The evidence base for the benefit of community engagement is growing: it has been shown to positively affect health outcomes, including health service access, health literacy, mental health and obesity.12–14 In the present study, participants believed that community engagement was inherently a good thing. When asked why, participants usually responded with one of two reasons. First, echoing Neuwelt’s finding 3 that the purpose of engagement in the general practices she studied was quality improvement, many participants stated that community engagement would enable general practices to better deliver on their own targets, thus improving patient care from the perspective of what the practice believed was best for patients. A smaller number of participants inverted this proposition, arguing that community engagement would enable the practice to discover what really mattered to patients, improving outcomes from patients’ own perspectives.
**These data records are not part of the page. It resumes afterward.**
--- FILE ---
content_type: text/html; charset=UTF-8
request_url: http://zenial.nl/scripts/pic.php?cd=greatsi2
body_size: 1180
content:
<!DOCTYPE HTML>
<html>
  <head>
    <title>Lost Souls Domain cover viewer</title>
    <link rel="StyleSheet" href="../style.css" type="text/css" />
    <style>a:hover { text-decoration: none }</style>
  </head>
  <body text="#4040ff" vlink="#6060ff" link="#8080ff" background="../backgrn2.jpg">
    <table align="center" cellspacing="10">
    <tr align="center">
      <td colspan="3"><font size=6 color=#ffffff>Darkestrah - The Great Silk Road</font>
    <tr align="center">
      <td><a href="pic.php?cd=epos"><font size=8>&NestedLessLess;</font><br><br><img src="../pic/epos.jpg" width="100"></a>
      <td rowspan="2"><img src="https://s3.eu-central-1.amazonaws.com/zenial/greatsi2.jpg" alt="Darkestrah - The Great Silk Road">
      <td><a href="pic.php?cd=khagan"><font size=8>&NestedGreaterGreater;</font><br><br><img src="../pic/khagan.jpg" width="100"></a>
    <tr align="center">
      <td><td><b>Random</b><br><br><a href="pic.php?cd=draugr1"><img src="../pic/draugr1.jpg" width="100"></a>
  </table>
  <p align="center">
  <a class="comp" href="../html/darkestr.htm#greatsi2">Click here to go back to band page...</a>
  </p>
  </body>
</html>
There were several perceived barriers to community engagement. Because most practices see their community only as a collection of individual patients or potential patients, rarely identifying subcommunities, the lack of engagement with specific communities is not surprising: a community that has not been identified cannot be the object of engagement. There also seems to be a lack of concrete how-to knowledge: the most engaged practices said they had learned by trial and error what worked and what did not, and speculated that many general practices were at a loss to know how to engage. On a pragmatic level, engagement is seen as time-consuming, non-core work. Many participants said that although community engagement may well reduce the burden on the health system in the long term, in the short term it was just one more thing to do, and getting grants to fund engagement is time-consuming and difficult. Two participants pointed out that capitation funding does not encourage general practices to create more work for themselves in order to reduce workload elsewhere in the system. We believe that there could be value in examining how best to support general practice community engagement. Neuwelt produced a toolkit for PHOs,15 and this could be revisited.
Conclusion
Overall, we found that general practices in the study do not think in terms of communities, and they do not participate systematically in community engagement. Although local champions have initiated some interesting programmes, we believe a conceptual framework for engagement is needed: who to engage with, how to engage with them and how to evaluate the results of their engagement.
COMPETING INTERESTS
The authors declare no conflicts of interest.
ACKNOWLEDGEMENTS
This study was performed as part of a final year selective from the Flinders University Medical Program. The authors acknowledge the input of all the interviewees who kindly gave their time to this project. This study did not receive any specific funding.